2. **Get or allocate the wrapper:** Pop from `_st_netfd_freelist` if available, otherwise `calloc` a new one.
3. **Set non-blocking mode:** If `nonblock` is true (for example in `st_netfd_open_socket`, and in `st_accept` on platforms where accepted sockets do not inherit non-blocking mode), sets `O_NONBLOCK`. For sockets, tries `ioctl(FIONBIO)` first (one syscall) — if that fails, falls back to `fcntl(F_GETFL)` + `fcntl(F_SETFL, O_NONBLOCK)` (two syscalls). Non-blocking mode is essential — without it, `read`/`write` would block the entire process instead of returning `EAGAIN` for the coroutine to handle.
4. **Return the wrapper** with `osfd` set and `inuse = 1`.

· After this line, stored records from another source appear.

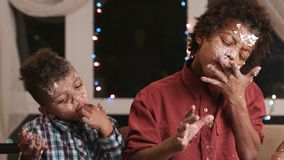 Two black boys destroying cake. stock video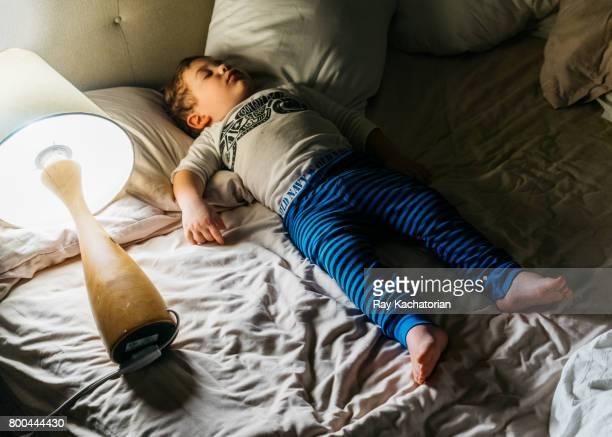 Toddler sleeping next to lamp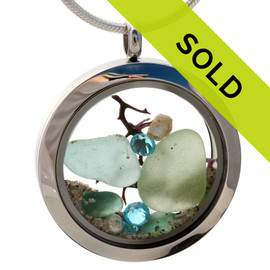 Genuine seafoam green and aqua sea glass pieces combined with a real sea fan, pearls , aquamarine gems and real beach sand in this 35MM stainless steel waterproof locket. Sorry this piece has been sold!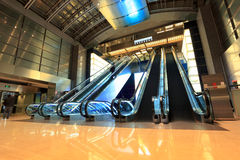 Modern escalators in lobby Stock Image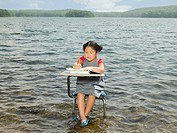 A girl sat at a desk in a lake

**Public creation functions:**

- `st_netfd_open(osfd)` — Wrap any fd, set non-blocking. Used for pipes, FIFOs, etc. Calls `_st_netfd_new(osfd, 1, 0)` — `is_socket=0` means it skips the `ioctl(FIONBIO)` shortcut.
- `st_netfd_open_socket(osfd)` — Wrap a socket fd, set non-blocking. Calls `_st_netfd_new(osfd, 1, 1)` — `is_socket=1` enables the faster `ioctl` path.
- `st_open(path, oflags, mode)` — Open a file/FIFO with `O_NONBLOCK` added to `oflags`, then wrap it. The fd is already non-blocking from the `open()` call, so `_st_netfd_new` is called with `nonblock=0` (no need to set it again).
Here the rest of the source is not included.